- Task
Output only the lines from the start of the entries through the line holding "怎么办？ 公平对待+量力而行+权责清晰+总要求、总目标". Each line must match the original exactly.

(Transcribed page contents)
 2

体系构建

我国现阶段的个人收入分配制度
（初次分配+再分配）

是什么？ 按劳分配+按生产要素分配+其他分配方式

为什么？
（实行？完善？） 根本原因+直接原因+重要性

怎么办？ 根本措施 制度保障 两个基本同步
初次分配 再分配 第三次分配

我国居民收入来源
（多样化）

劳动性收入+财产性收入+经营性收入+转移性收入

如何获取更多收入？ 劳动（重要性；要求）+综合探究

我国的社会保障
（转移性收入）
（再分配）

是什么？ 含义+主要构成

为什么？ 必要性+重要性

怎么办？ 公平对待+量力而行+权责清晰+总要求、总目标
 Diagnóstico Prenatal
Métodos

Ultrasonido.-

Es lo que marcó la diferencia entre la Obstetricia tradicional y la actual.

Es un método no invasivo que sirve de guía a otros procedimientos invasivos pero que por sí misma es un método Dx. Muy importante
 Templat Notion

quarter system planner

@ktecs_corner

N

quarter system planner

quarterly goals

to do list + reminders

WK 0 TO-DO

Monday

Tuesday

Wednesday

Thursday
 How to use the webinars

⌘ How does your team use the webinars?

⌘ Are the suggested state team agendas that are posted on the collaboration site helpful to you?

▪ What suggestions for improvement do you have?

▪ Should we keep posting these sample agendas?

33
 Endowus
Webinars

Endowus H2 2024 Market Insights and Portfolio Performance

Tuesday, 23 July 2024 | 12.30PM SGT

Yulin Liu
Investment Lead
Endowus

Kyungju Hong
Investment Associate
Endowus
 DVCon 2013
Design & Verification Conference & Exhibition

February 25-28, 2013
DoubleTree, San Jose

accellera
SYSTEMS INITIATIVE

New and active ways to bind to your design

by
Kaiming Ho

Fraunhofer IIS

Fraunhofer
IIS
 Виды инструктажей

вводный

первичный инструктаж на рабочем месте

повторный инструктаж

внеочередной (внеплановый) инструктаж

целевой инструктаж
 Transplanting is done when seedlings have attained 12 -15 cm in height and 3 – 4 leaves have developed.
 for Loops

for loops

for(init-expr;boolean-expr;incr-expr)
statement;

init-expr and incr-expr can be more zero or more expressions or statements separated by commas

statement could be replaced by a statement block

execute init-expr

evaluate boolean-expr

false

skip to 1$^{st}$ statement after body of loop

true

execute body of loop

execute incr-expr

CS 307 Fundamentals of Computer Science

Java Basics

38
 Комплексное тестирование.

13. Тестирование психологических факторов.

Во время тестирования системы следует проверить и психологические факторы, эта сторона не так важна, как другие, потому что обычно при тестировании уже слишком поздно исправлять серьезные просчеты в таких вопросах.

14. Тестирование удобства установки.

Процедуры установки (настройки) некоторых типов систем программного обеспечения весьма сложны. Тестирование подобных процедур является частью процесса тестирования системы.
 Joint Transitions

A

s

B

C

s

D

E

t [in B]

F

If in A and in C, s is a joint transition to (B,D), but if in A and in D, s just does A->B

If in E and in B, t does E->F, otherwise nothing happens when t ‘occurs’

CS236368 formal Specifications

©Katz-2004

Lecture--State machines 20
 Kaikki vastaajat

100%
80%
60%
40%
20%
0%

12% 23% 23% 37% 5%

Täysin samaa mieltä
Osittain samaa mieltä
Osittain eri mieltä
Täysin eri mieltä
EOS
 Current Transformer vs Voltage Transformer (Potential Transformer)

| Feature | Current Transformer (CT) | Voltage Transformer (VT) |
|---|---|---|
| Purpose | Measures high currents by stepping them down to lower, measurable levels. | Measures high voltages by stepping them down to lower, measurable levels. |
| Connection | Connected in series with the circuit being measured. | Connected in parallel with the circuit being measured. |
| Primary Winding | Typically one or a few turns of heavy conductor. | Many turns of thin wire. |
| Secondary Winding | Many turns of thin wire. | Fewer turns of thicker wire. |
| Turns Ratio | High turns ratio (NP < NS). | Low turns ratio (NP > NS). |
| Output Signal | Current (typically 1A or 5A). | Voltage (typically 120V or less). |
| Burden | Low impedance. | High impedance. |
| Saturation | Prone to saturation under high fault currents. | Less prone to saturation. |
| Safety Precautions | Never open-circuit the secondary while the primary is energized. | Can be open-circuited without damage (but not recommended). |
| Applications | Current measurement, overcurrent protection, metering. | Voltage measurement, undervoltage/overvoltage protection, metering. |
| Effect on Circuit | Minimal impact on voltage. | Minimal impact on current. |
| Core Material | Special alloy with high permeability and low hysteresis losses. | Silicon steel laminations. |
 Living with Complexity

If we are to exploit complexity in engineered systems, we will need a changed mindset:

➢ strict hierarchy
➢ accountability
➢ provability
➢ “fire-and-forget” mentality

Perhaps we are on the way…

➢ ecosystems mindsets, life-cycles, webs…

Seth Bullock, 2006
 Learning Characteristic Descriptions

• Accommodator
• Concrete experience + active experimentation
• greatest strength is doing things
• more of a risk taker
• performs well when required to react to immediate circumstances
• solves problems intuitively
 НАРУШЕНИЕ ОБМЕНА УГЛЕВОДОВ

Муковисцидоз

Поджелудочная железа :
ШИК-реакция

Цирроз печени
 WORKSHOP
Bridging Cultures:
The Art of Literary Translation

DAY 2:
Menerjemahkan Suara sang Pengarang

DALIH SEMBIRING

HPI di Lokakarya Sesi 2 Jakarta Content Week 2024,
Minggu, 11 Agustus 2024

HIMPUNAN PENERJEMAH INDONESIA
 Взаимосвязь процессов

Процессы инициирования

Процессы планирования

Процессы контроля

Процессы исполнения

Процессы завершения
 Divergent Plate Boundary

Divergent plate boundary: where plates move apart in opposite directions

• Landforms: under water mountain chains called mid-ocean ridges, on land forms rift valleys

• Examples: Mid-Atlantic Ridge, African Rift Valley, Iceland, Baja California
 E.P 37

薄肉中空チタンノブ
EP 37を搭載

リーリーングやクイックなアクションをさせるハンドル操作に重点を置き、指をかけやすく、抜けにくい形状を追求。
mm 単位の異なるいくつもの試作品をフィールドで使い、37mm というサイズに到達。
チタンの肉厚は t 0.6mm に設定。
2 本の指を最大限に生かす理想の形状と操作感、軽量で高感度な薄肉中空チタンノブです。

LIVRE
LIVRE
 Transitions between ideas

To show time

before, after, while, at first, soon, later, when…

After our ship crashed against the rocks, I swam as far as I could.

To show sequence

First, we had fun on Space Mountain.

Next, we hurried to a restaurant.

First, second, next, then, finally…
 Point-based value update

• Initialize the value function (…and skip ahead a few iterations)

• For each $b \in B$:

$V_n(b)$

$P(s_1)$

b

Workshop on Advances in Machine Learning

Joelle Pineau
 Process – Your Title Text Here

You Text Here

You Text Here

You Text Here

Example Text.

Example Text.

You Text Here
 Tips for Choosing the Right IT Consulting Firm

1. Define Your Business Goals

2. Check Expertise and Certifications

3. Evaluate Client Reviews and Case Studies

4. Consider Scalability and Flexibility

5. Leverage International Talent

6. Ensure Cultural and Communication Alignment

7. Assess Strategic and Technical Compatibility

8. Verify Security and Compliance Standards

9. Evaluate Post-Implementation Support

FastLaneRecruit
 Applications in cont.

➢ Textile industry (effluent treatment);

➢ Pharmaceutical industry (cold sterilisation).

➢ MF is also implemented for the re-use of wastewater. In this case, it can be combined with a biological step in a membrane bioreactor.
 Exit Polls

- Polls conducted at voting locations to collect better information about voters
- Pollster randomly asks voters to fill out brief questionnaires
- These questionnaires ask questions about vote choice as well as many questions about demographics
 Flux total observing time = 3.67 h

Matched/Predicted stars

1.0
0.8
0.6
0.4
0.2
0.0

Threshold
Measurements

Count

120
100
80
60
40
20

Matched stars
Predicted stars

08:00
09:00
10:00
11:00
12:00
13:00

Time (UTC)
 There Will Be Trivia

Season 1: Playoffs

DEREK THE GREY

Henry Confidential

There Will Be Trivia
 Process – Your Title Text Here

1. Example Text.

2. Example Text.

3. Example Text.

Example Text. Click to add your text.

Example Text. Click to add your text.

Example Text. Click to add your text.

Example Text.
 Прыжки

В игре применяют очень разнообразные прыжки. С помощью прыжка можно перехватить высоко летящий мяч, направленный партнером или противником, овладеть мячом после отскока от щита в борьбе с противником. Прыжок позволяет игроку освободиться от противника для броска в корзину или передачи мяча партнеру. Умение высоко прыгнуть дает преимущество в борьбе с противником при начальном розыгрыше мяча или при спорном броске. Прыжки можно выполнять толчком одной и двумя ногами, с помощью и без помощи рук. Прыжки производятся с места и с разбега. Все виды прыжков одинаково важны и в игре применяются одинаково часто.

- Your response
 2

体系构建

我国现阶段的个人收入分配制度
（初次分配+再分配）

是什么？ 按劳分配+按生产要素分配+其他分配方式

为什么？
（实行？完善？） 根本原因+直接原因+重要性

怎么办？ 根本措施 制度保障 两个基本同步
初次分配 再分配 第三次分配

我国居民收入来源
（多样化）

劳动性收入+财产性收入+经营性收入+转移性收入

如何获取更多收入？ 劳动（重要性；要求）+综合探究

我国的社会保障
（转移性收入）
（再分配）

是什么？ 含义+主要构成

为什么？ 必要性+重要性

怎么办？ 公平对待+量力而行+权责清晰+总要求、总目标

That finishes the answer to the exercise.